Es sei immer noch reichlich Bewegung im Markt, nur werde eben nicht mehr so schnell verkauft, berichten mehrere Makler. Für den Markt selbst kann das eigentlich nur gut sein. Oder wie drückte es ein Experte aus? „Stagnieren wird der Markt der Verrückten. Eigentümer, denen ein Gewinn von 200 Prozent in 20 Jahren nicht reicht, und Verkäufer, die für jedes noch so rotte Objekt 10.000 Euro plus pro Quadratmeter verlangt haben. Die haben die Preise explodieren lassen.“
So, wenn auch nicht in dieser Deutlichkeit, machen viele Marktteilnehmer ihrem Herzen Luft. Allerdings gibt es durchaus auch Experten, die davon ausgehen, dass die Preise weiter steigen werden. Einige gehen sogar davon aus, dass es in ein paar Jahren kaum einen Stadtteil mehr geben wird, in dem man unter 10.000 Euro pro Quadratmeter erwerben kann.
Darüber hinaus würden die Zinsen nicht weiter steigen, solange die Inflationsrate unter zwei Prozent bleibe, wird gesagt. Und davon hänge nahezu alles ab. Auf der anderen Seite zahlen offensichtlich vermehrt Kunden „bar“, ohne auf Finanzierung oder Zinsen Rücksicht nehmen zu müssen. Auch hier präsentiert sich der Markt eben sehr differenziert.

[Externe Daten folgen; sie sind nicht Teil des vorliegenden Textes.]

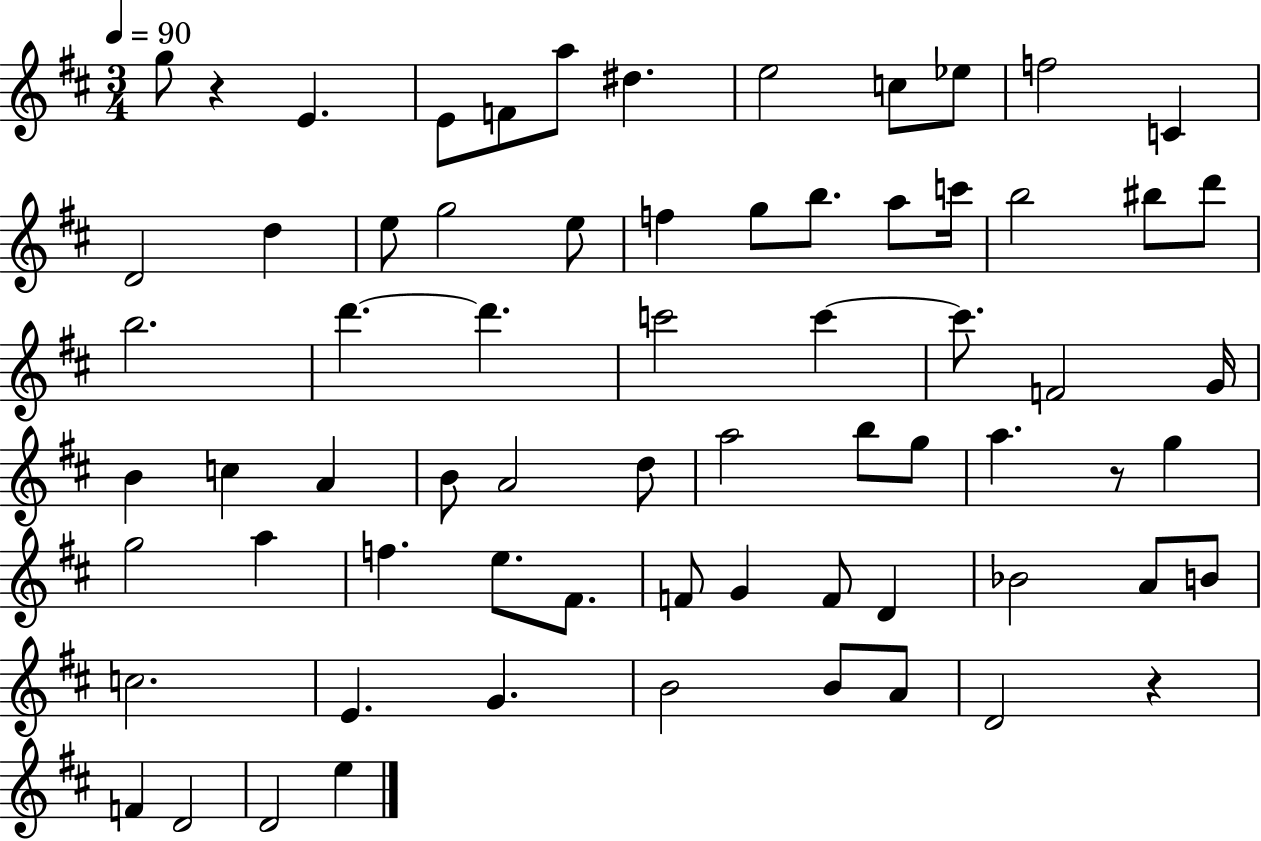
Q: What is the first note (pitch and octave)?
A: G5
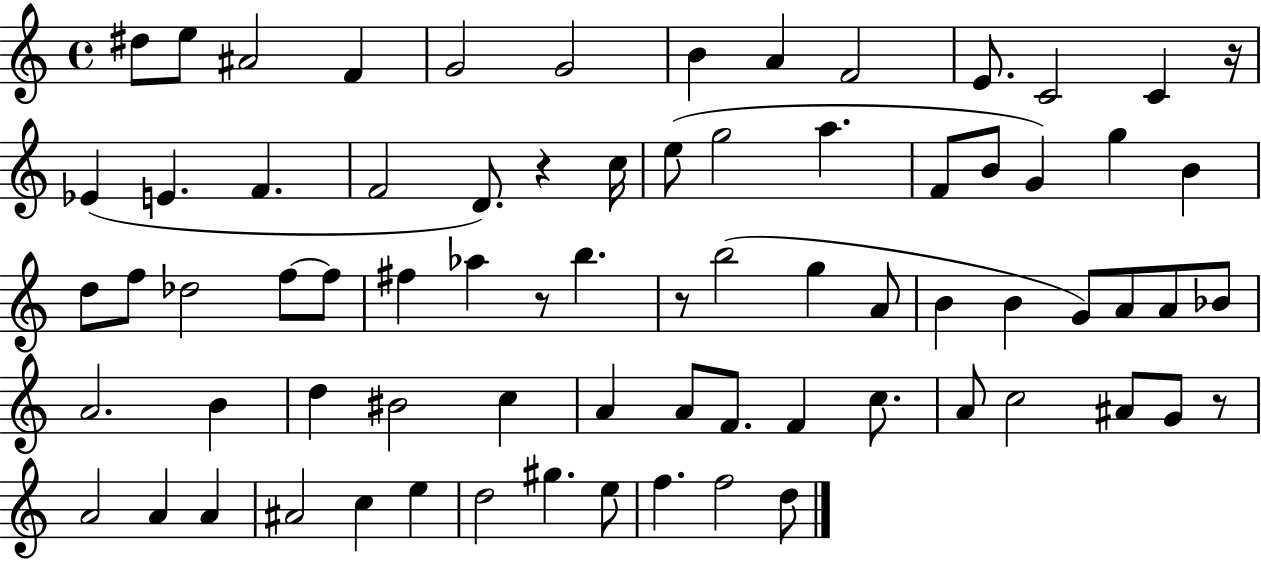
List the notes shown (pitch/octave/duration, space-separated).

D#5/e E5/e A#4/h F4/q G4/h G4/h B4/q A4/q F4/h E4/e. C4/h C4/q R/s Eb4/q E4/q. F4/q. F4/h D4/e. R/q C5/s E5/e G5/h A5/q. F4/e B4/e G4/q G5/q B4/q D5/e F5/e Db5/h F5/e F5/e F#5/q Ab5/q R/e B5/q. R/e B5/h G5/q A4/e B4/q B4/q G4/e A4/e A4/e Bb4/e A4/h. B4/q D5/q BIS4/h C5/q A4/q A4/e F4/e. F4/q C5/e. A4/e C5/h A#4/e G4/e R/e A4/h A4/q A4/q A#4/h C5/q E5/q D5/h G#5/q. E5/e F5/q. F5/h D5/e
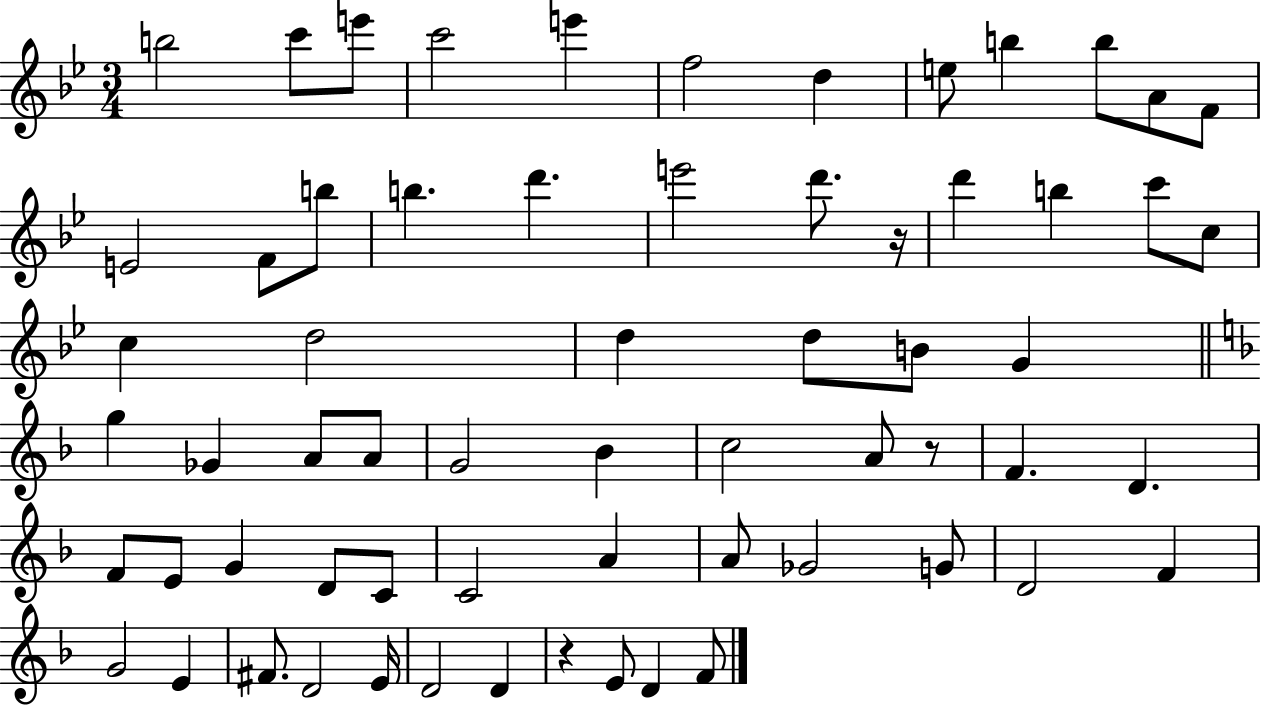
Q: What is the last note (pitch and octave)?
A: F4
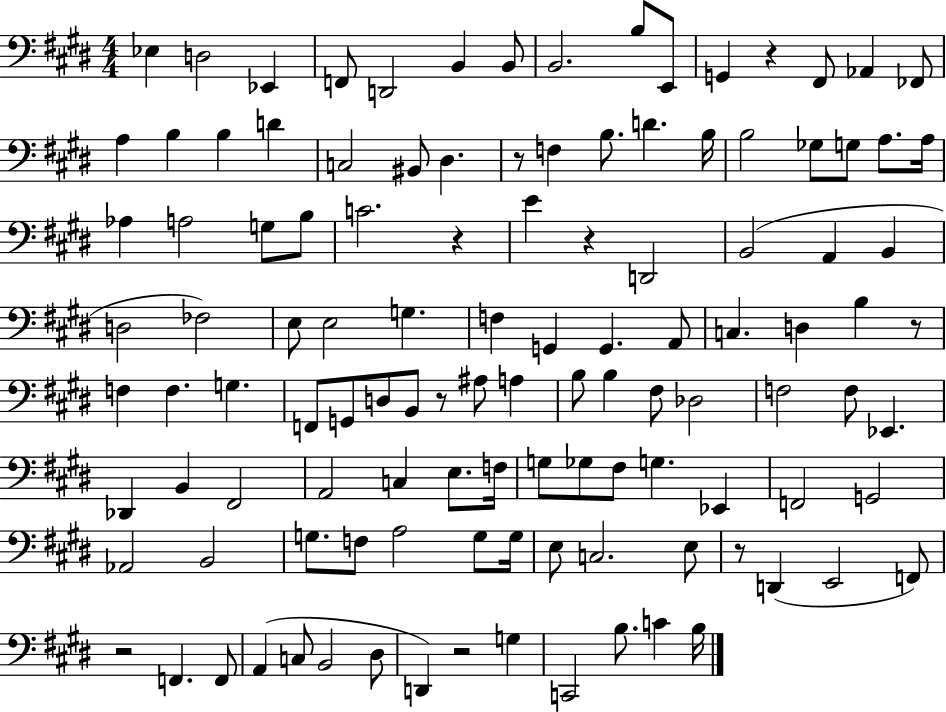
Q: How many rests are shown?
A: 9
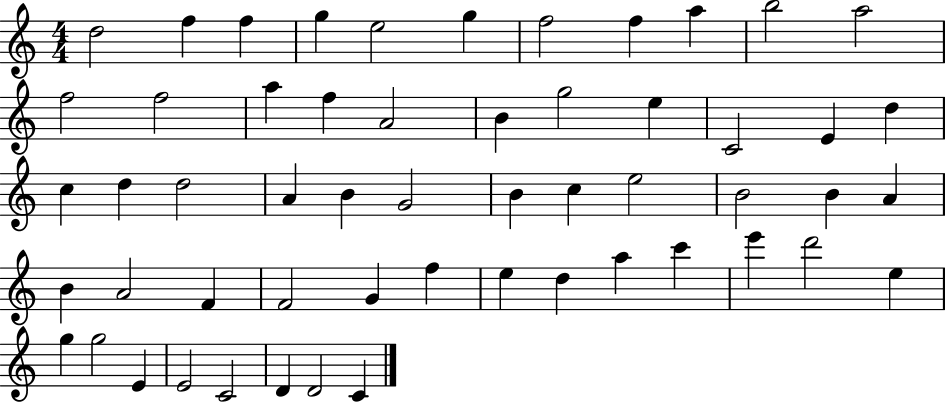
X:1
T:Untitled
M:4/4
L:1/4
K:C
d2 f f g e2 g f2 f a b2 a2 f2 f2 a f A2 B g2 e C2 E d c d d2 A B G2 B c e2 B2 B A B A2 F F2 G f e d a c' e' d'2 e g g2 E E2 C2 D D2 C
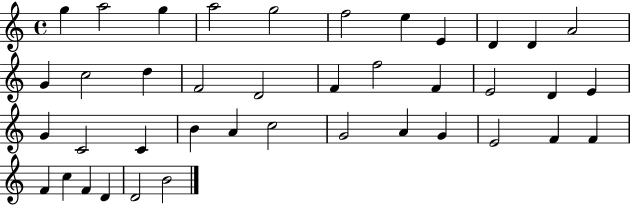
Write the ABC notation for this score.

X:1
T:Untitled
M:4/4
L:1/4
K:C
g a2 g a2 g2 f2 e E D D A2 G c2 d F2 D2 F f2 F E2 D E G C2 C B A c2 G2 A G E2 F F F c F D D2 B2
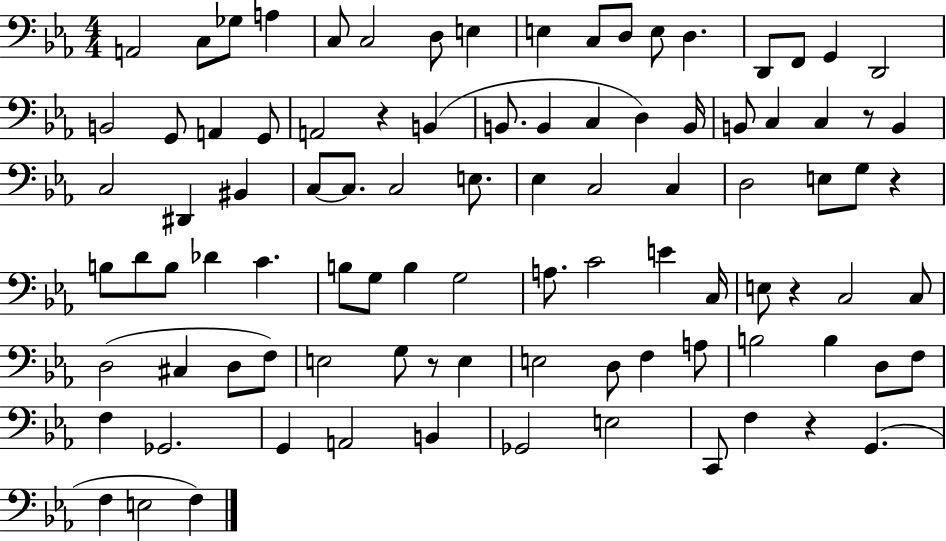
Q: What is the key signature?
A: EES major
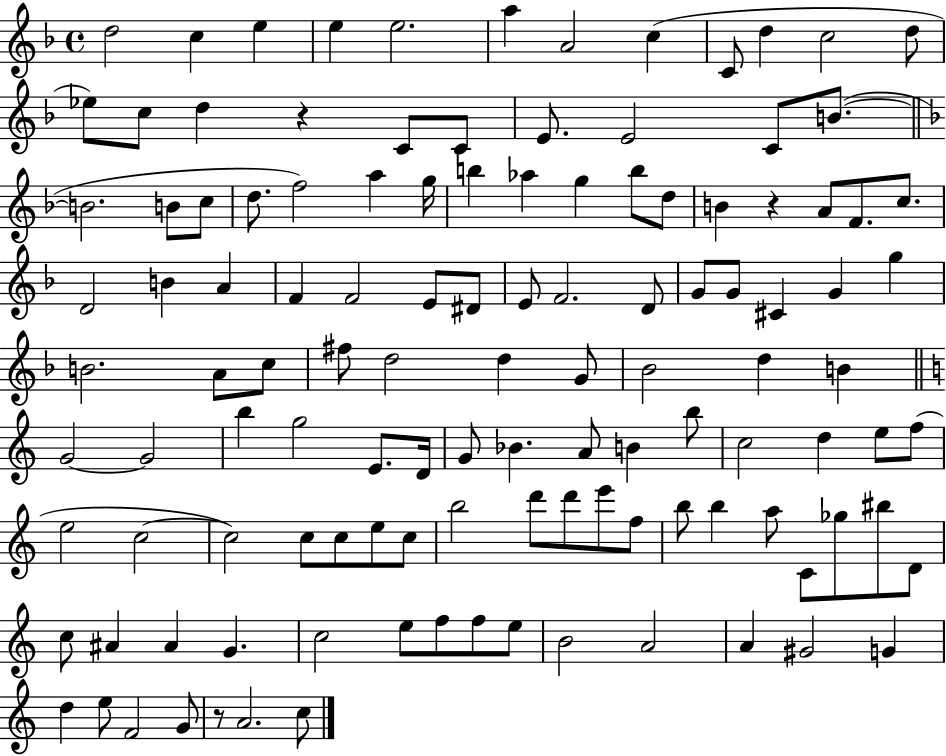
{
  \clef treble
  \time 4/4
  \defaultTimeSignature
  \key f \major
  \repeat volta 2 { d''2 c''4 e''4 | e''4 e''2. | a''4 a'2 c''4( | c'8 d''4 c''2 d''8 | \break ees''8) c''8 d''4 r4 c'8 c'8 | e'8. e'2 c'8 b'8.~(~ | \bar "||" \break \key f \major b'2. b'8 c''8 | d''8. f''2) a''4 g''16 | b''4 aes''4 g''4 b''8 d''8 | b'4 r4 a'8 f'8. c''8. | \break d'2 b'4 a'4 | f'4 f'2 e'8 dis'8 | e'8 f'2. d'8 | g'8 g'8 cis'4 g'4 g''4 | \break b'2. a'8 c''8 | fis''8 d''2 d''4 g'8 | bes'2 d''4 b'4 | \bar "||" \break \key c \major g'2~~ g'2 | b''4 g''2 e'8. d'16 | g'8 bes'4. a'8 b'4 b''8 | c''2 d''4 e''8 f''8( | \break e''2 c''2~~ | c''2) c''8 c''8 e''8 c''8 | b''2 d'''8 d'''8 e'''8 f''8 | b''8 b''4 a''8 c'8 ges''8 bis''8 d'8 | \break c''8 ais'4 ais'4 g'4. | c''2 e''8 f''8 f''8 e''8 | b'2 a'2 | a'4 gis'2 g'4 | \break d''4 e''8 f'2 g'8 | r8 a'2. c''8 | } \bar "|."
}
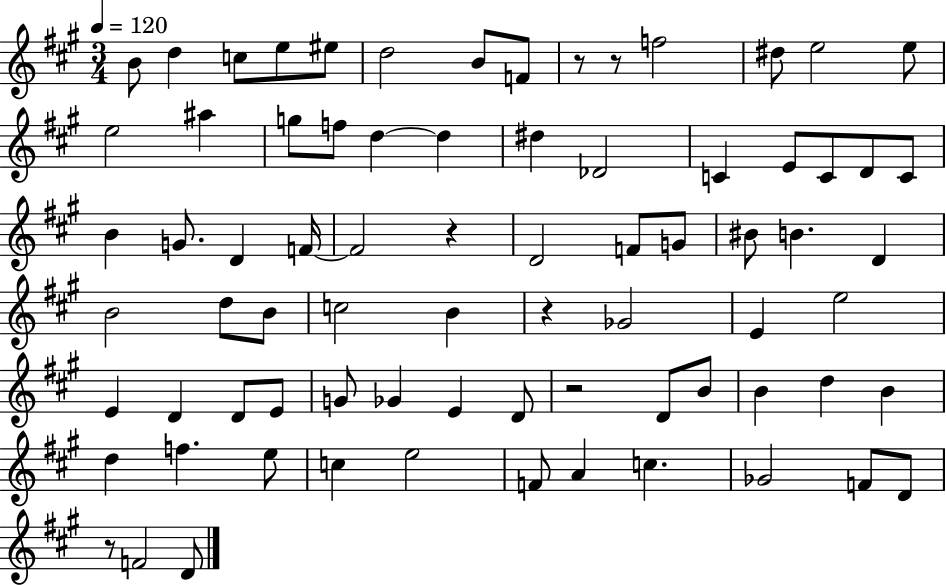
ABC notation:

X:1
T:Untitled
M:3/4
L:1/4
K:A
B/2 d c/2 e/2 ^e/2 d2 B/2 F/2 z/2 z/2 f2 ^d/2 e2 e/2 e2 ^a g/2 f/2 d d ^d _D2 C E/2 C/2 D/2 C/2 B G/2 D F/4 F2 z D2 F/2 G/2 ^B/2 B D B2 d/2 B/2 c2 B z _G2 E e2 E D D/2 E/2 G/2 _G E D/2 z2 D/2 B/2 B d B d f e/2 c e2 F/2 A c _G2 F/2 D/2 z/2 F2 D/2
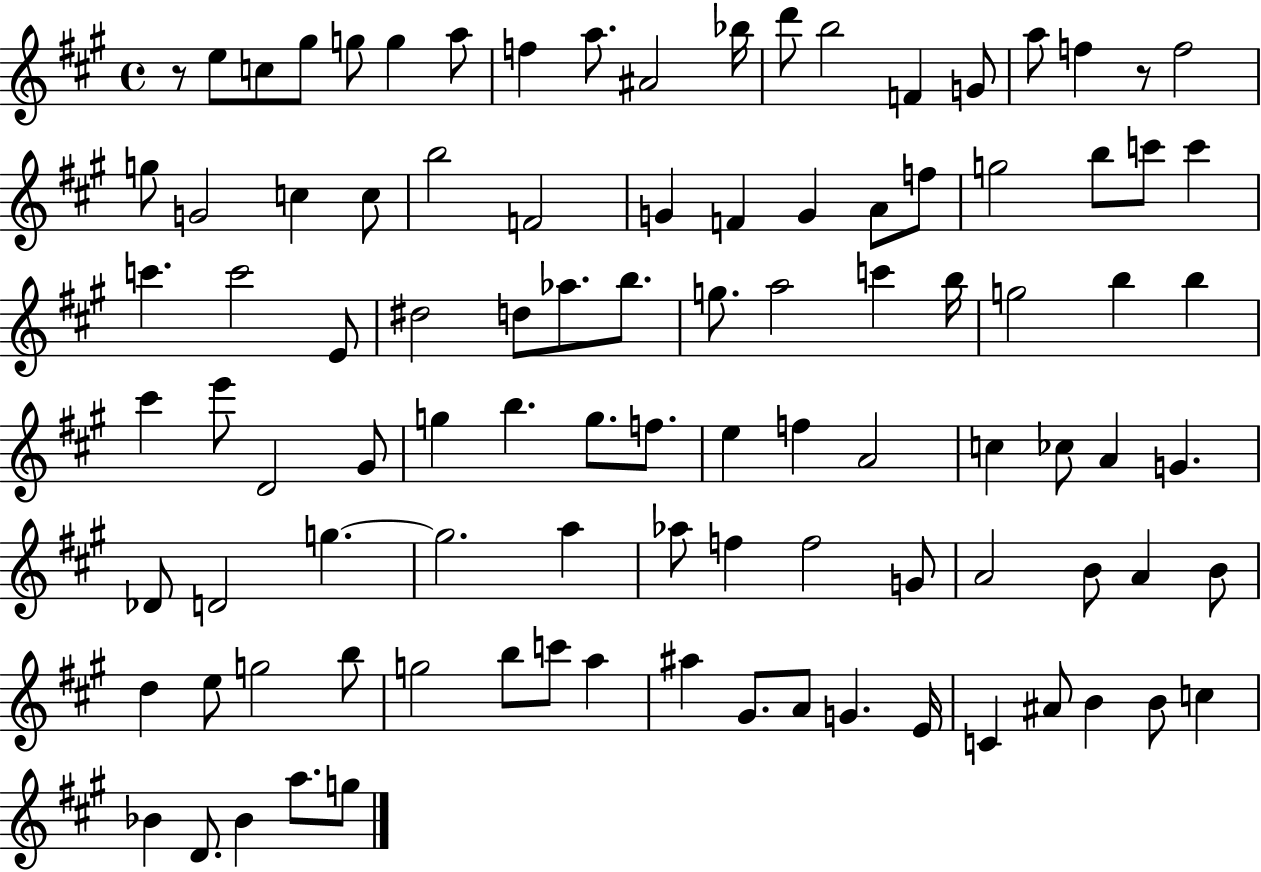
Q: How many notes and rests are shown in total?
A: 99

Fazit: Die Dichte wird zum Problem
Was bleibt, ist der Blick auf die kleinen Randaspekte, auf Punkte, die für den Markt dennoch erheblich sind. Allen voran die Einmischung der Politik. So sorgen das bevorstehende Bestellerprinzip, die Mietpreisbremse oder die Ausweitung der sozialen Erhaltungsgebiete für nicht unerhebliche Verunsicherung – gerade bei den privaten Kapitalanlegern.
Ein anderer Punkt, den überraschend viele Makler in der Interviewrunde ansprachen, ist die in den vergangenen Jahren abnehmende Lebensqualität, die vor allem auf die Verkehrssituation sowie die Bebauungsdichte zurückzuführen ist. Es ist keine Seltenheit, dass man inzwischen anderthalb bis zwei Stunden braucht, um durch die Stadt zu kommen. Und mit dem neuen Zubringer, der Autobahn A 94 aus Richtung Osten, wird sich das sicher nicht verbessern, eher im Gegenteil.
„Im Zuge der massiven Bauinitiative hat die Stadt die Infrastruktur komplett vergessen“, beklagt sich ein Experte. Die Dichte werde langsam zum echten Problem. Die Stadt biete kaum noch Bewegungsfreiheit, meint er. Und wie schon gesagt, steht er mit dieser Einschätzung nicht allein. Für München selbst ist das sicher nicht von Vorteil, doch an dieser Stelle kommen die Makler dann doch weitgehend auf einen Nenner.